BEGIN SOURCE EXTRACT
MANHATTAN — Mayor Bill de Blasio proposed Wednesday to raise disability pensions for police officers and firefighters who were hired after 2009, injured in the line of duty and unable to return to work.

Those officers and firefighters were put into a second pension tier entitling them to fewer benefits than those hired prior.

To address the inequity, highlighted in stories by DNAinfo New York, the mayor announced that “brave public servants put their lives on the line each day to protect this city-and today we are letting them know: we are there for you too.”

But the largest police and fire unions immediately brushed aside the surprise announcement in a joint statement.

They called de Blasio's proposal “unacceptable” and that it “continues to create a second-class citizen status for FDNY firefighters and NYPD police officers, leaving in place a two tiered disability structure with some police officers and firefighters having adequate disability protections and others with inferior benefits."

Patrolmen’s Benevolent Association President Patrick Lynch and Uniformed Firefighters Association President Steven Cassidy also bristled at getting a “brief and last minute” call from the Mayor’s office before the late afternoon announcement.

A two-tiered disability system was created six years ago under Gov. David Paterson where police officers and firefighters hired after July 2009 who were disabled in the line of duty were no longer entitled to a traditional tax-free pension calculated at three-quarters of their final year’s salary.

Instead, the newer members of New York’s Finest and Bravest would receive pensions equal to 50 percent of their final year’s salary — and the city’s contribution would be further reduced by half of any Social Security disability payments they would receive.

In April 2014, DNAinfo New York first reported that Officer Rosa Rodriguez, who was critically injured in a Brooklyn fire that killed her partner, would be the first officer in city history to receive the reduced disability pension — which would be $25,000-a-year less than if she were hired before July 2009.
END SOURCE EXTRACT
WHAT TO PRODUCE:
In the piece on disability pensions, what share of their final year's salary do officers and firefighters hired after July 2009 receive as a disability pension? The listing that comes after this has nothing to do with what you're asked to do.
BEGIN DATA SECTION
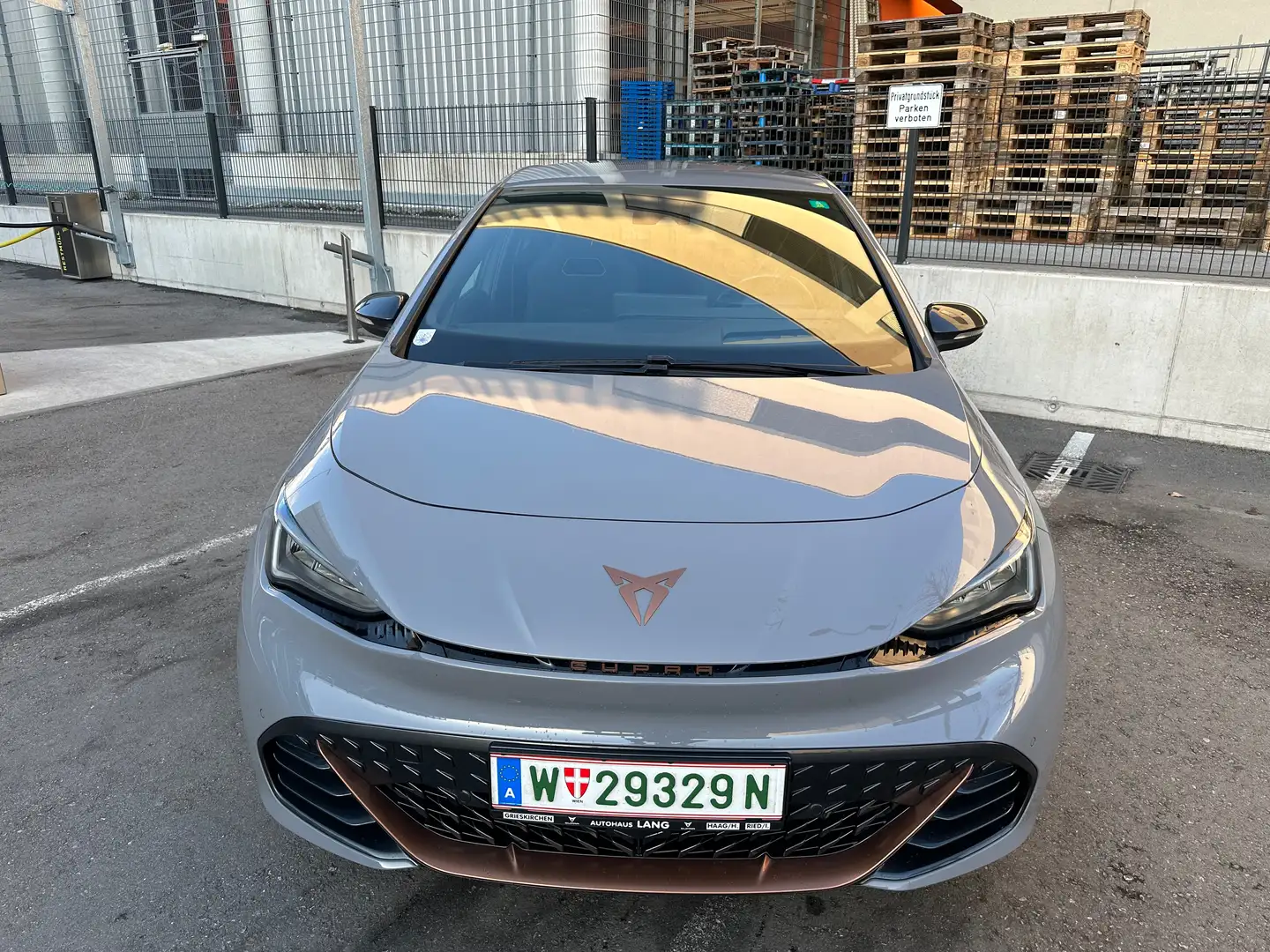 CUPRA Born Born 77kWh e-Boost Grau - 2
END DATA SECTION
YOUR RESPONSE:
50 percent of their final year's salary.